#### Work task A
In the Ray Kurzweil interview text below, how many genes does Kurzweil say we have in our bodies?
#### Work task B
Write the next part of the Ray Kurzweil interview text below, picking up right after its last sentence.

#### Selected passage
Segment Open

The Playboy Interview with Ray Kurzweil

Ray Kurzweil is an entrepreneur and futurist who sees the upward curve of technology continuing to physical immortality in the decades ahead, and the transformation of humanity into something greater. He has said comparatively little about SENS rejuvenation biotechnology over the years, however. One way to look at his thinking on the matter, I believe, is to consider him fairly uninterested in implementation details. They are just color painted atop fundamental capabilities such as computational power. He has amassed considerable data on and studied the shape of trends in these fundamental capabilities, and predicts based on those trends - "The Singularity is Near" is still the definitive form of his arguments.

I think this a defensible methodology over the average and in the long term, but one that doesn't allow you to say much about short-term futures or specifics. When he does put dates on the table, most of us believe they are too early. So I'll advance the argument that Kurzweil's writings, even Fantastic Voyage on actuarial escape velocity, don't really intersect strongly with the work of advocates and biotechnologists who are currently trying to raise funding and build the first rejuvenation therapies. We are very interested in short-term futures and specific implementation details, and much less interested in trends, since we're about to disrupt them. Kurzweil's visions form a part of the zeitgeist, the background of persuasion and aspiration against which this work takes place.

When people talk about the future of technology, especially artificial intelligence, they very often have the common dystopian Hollywood-movie model of us versus the machines. My view is that we will use these tools as we've used all other tools - to broaden our reach. And in this case, we'll be extending the most important attribute we have, which is our intelligence.

How will all this help us live longer? Let's start with genetics. It's beginning to revolutionize clinical practice and will completely transform medicine within one to two decades. We're starting to reprogram the outdated software of life - the 23,000 little programs we have in our bodies, called genes. We're programming them away from disease and away from aging. We can subtract genes. We can modify stem cells to have desirable effects such as rejuvenating the heart if it's been damaged in a heart attack, which is true of half of all heart attack survivors. The point is health care is now an information technology subject to the same laws of acceleration and progress we see with other technologies. We'll soon have the ability to rejuvenate all the body's tissues and organs and develop drugs targeted specifically at the underlying metabolic process of a disease rather than taking a hit-or-miss approach. But nanotechnology is where we really move beyond biology.

Segment Closed

#### Provided information

Segment Open

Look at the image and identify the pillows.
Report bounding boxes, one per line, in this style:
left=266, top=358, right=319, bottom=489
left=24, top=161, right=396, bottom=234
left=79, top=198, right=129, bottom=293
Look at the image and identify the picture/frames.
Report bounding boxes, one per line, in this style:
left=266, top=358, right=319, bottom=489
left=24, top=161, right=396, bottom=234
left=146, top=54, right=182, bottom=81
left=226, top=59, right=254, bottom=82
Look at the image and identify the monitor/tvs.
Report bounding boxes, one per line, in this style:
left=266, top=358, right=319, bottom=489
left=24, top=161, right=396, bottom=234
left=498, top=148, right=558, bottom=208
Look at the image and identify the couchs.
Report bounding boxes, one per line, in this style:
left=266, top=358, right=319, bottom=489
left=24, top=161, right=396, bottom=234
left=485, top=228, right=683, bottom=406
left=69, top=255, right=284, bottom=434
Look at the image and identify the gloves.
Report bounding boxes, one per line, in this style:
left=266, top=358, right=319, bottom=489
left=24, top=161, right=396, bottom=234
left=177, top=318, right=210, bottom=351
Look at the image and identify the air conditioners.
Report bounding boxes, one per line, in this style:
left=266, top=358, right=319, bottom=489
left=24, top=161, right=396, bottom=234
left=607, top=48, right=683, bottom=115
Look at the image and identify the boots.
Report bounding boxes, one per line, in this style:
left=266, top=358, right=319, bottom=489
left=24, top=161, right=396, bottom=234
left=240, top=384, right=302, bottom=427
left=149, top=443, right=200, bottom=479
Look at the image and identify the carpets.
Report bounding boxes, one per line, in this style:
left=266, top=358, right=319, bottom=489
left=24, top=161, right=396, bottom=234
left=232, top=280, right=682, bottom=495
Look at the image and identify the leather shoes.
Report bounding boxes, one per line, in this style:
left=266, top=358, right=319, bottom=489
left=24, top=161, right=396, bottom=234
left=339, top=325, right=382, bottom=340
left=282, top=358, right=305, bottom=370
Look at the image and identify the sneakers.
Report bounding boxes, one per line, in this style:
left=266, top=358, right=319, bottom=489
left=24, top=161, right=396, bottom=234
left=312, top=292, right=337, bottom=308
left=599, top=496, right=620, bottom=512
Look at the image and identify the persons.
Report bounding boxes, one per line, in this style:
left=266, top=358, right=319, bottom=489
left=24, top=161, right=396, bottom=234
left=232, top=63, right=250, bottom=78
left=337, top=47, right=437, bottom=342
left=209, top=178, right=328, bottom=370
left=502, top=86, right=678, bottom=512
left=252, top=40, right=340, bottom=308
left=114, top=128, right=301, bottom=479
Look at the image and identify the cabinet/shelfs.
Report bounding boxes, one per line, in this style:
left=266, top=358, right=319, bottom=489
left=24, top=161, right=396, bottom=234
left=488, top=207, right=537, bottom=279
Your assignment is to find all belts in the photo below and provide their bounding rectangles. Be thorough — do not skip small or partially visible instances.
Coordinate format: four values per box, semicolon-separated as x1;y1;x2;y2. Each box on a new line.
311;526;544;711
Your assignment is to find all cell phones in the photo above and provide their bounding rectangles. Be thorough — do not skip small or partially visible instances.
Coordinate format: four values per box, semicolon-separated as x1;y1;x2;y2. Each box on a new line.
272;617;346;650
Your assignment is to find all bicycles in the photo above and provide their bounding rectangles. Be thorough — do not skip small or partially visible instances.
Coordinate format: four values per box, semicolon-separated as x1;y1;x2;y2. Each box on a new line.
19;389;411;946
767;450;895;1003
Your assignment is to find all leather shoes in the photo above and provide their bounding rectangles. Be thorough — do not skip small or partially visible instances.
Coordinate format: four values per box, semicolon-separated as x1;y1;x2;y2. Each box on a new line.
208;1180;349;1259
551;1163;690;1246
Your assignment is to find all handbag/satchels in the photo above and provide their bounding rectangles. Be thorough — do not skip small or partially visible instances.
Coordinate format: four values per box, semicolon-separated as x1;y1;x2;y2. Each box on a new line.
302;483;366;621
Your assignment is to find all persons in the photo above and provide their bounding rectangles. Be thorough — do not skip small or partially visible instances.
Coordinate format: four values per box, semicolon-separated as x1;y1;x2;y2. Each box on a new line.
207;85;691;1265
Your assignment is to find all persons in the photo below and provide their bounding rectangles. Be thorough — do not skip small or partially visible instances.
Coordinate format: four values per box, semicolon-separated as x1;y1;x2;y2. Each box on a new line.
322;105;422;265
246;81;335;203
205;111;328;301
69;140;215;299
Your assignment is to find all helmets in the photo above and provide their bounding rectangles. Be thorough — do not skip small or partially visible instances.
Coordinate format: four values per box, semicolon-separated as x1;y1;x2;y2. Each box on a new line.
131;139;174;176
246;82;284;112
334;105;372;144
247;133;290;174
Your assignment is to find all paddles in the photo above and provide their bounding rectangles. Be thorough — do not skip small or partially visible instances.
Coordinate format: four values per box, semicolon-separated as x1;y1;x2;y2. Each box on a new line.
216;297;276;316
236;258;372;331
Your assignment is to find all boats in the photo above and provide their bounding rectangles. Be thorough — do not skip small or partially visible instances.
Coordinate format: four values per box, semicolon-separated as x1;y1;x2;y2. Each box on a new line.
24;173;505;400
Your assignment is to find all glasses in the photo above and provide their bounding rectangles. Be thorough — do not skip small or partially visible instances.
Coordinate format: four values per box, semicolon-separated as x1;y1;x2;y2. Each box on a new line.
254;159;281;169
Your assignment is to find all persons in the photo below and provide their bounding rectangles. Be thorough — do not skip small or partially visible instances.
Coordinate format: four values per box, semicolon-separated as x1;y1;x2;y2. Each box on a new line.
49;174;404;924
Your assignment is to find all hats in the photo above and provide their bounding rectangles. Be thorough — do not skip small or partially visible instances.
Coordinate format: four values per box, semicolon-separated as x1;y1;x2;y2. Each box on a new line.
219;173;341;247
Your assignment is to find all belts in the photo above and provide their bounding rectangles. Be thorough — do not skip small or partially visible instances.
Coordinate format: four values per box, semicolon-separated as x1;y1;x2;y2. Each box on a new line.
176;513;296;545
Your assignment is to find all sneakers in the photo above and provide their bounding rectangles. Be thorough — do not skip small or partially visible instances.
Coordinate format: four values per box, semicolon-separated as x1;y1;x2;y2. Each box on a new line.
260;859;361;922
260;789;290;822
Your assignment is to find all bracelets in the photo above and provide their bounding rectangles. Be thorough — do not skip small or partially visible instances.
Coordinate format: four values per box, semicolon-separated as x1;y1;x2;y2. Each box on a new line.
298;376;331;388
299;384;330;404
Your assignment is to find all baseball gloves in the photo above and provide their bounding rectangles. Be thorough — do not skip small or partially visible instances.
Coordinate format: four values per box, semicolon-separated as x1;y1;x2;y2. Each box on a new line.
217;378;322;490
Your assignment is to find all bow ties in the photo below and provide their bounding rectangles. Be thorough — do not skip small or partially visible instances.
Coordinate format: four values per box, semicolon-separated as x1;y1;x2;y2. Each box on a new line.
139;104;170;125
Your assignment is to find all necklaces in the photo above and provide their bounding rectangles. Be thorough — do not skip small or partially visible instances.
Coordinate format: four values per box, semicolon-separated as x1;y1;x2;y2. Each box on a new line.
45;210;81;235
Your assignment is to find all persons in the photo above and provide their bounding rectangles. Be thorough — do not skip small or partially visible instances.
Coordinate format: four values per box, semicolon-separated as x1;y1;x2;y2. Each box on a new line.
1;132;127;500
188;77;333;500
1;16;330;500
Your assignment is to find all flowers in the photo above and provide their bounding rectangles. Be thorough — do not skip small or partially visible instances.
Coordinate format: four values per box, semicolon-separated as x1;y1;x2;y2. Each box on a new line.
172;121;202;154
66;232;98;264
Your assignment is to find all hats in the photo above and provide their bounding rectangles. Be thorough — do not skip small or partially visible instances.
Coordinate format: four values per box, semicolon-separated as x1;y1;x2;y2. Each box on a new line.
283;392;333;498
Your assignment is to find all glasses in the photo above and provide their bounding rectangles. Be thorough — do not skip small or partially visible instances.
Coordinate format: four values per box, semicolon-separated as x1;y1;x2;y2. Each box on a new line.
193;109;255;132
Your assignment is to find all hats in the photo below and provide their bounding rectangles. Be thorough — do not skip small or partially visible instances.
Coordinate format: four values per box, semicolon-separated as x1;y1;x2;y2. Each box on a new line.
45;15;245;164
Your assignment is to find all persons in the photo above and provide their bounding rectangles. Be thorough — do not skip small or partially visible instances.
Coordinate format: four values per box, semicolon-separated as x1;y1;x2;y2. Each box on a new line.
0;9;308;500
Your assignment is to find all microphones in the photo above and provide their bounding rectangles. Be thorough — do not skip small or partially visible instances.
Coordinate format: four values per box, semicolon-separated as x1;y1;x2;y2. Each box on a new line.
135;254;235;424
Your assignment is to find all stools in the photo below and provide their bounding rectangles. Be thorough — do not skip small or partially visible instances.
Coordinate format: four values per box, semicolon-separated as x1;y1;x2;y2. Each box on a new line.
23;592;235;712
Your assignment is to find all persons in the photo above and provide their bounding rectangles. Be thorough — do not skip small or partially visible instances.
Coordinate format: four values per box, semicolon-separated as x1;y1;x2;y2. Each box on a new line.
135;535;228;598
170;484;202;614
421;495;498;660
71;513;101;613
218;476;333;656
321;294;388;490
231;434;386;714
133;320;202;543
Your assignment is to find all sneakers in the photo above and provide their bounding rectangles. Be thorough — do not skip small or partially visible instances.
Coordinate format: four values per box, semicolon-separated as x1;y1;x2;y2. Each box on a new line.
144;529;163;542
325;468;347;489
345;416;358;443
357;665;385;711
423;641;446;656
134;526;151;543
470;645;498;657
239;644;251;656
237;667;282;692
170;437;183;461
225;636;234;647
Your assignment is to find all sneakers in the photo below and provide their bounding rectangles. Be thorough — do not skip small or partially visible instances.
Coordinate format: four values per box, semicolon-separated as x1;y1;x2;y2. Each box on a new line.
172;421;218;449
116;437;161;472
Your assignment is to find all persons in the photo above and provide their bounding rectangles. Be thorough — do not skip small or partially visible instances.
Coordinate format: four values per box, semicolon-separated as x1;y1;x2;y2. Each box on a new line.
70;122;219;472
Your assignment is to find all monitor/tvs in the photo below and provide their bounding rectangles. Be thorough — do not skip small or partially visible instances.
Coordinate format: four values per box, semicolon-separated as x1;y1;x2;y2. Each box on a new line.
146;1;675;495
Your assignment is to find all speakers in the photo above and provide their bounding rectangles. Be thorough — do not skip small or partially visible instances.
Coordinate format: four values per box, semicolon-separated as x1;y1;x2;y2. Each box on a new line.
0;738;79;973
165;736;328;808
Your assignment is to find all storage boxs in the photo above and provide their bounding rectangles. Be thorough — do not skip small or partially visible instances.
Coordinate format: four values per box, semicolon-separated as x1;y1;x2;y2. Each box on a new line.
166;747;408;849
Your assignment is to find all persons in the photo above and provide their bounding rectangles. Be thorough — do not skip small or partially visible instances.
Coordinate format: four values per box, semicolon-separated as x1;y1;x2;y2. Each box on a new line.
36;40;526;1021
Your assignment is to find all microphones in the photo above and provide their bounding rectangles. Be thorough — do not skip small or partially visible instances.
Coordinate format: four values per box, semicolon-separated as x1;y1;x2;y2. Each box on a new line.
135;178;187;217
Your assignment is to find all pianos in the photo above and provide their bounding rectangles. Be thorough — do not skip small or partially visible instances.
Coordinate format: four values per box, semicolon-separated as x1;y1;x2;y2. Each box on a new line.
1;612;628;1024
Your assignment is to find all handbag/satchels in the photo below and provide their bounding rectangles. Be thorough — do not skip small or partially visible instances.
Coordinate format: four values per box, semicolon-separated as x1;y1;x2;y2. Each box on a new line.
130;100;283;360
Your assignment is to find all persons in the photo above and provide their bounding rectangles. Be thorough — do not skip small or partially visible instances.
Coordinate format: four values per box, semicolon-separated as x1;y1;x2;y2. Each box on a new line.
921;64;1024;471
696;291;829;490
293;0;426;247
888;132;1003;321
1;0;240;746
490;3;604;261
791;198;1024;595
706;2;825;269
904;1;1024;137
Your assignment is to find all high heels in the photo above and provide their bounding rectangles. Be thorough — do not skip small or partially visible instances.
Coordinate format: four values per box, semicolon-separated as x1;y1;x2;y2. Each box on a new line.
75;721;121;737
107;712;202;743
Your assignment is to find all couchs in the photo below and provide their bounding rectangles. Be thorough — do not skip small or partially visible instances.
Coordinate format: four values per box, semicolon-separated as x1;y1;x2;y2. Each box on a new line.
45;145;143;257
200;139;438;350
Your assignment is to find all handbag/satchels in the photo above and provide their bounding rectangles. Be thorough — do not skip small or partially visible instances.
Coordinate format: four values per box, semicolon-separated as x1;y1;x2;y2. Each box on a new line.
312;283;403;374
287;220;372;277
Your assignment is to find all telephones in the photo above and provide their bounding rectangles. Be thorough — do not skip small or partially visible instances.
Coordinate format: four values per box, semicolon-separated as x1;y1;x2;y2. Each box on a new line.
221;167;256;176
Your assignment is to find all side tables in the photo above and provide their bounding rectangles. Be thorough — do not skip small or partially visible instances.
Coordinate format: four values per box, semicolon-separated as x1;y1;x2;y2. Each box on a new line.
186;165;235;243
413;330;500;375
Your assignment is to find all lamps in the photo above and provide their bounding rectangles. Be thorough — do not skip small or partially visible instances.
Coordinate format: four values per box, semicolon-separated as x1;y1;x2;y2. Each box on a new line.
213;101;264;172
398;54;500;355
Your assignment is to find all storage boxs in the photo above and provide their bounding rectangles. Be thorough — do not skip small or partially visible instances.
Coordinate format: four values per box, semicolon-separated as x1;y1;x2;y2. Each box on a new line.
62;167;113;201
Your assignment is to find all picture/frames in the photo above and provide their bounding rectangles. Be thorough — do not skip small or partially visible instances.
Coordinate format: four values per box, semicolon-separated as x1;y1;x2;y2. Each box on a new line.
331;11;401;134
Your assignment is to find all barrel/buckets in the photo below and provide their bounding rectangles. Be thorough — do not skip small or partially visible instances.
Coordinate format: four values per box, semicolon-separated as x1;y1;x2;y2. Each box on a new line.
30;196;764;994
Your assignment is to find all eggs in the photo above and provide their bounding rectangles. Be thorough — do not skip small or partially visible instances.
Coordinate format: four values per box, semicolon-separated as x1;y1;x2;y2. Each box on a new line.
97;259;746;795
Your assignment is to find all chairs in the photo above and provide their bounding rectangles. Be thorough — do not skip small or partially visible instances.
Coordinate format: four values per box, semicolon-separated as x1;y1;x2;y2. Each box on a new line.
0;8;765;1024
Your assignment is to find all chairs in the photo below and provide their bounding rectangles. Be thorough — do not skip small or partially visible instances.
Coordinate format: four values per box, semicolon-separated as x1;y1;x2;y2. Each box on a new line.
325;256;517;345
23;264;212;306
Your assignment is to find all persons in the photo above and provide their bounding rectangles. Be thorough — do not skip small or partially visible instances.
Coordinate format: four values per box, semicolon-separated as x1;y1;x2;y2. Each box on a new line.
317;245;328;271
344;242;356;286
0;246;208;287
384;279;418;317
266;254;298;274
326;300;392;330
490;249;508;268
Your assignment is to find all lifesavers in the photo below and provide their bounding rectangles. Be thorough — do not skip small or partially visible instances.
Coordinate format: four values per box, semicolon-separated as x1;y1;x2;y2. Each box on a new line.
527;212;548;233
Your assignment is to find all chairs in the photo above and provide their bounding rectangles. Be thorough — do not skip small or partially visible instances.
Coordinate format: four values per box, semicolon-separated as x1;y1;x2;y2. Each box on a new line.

Segment Closed

#### Task answer A
About 23,000.

#### Task answer B
By the 2020s we'll start using nanobots to complete the job of the immune system. Our immune system is great, but it evolved thousands of years ago when conditions were different. It was not in the interest of the human species for individuals to live very long, so people typically died in their 20s. The life expectancy was 19. Your immune system, for example, does a poor job on cancer. It thinks cancer is you. It doesn't treat cancer as an enemy. It also doesn't work well on retroviruses. It doesn't work well on things that tend to affect us later in life, because it didn't select for longevity. We can finish the job nature started with a nonbiological T cell. T cells are, in fact, nanobots - natural ones. We could have one programmed to deal with all pathogens and could download new software from the internet if a new type of enemy such as a new biological virus emerged.

I believe we will reach a point around 2029 when medical technologies will add one additional year every year to your life expectancy. By that I don't mean life expectancy based on your birthdate but rather your remaining life expectancy. People say they don't want to live forever. Often their objection is that they don't want to live hundreds of years the way the quintessential 99-year-old is perceived to be living - frail or ill and on life support. First of all, that's not what we're talking about. We're talking about remaining healthy and young, actually reversing aging and being an ideal form of yourself for a long time. They also don't see how many incredible things they would witness over time - the changes, the innovations. Me, I'd like to stick around.

I regard death as the greatest tragedy. People talk about getting used to death and accepting it, but the end of each life is a terrible loss, like the Library of Alexandria burning down. All that information, all their skills, their personality, their memories are gone. The people who loved that person also suffer. A significant portion of their neocortex had evolved to understand the person and interact with them, and then suddenly that person is no longer there for them to use that part of their brain, which leads to the shock of mourning. But I think it's humanity's mission to transcend our limitations, and the most profound limitation we have is that of our life span. That's the hardest thing for people to accept, because birth and life and death have been with us since the beginning of recorded history. But I can see a path that's not far off where we can indefinitely extend our lives.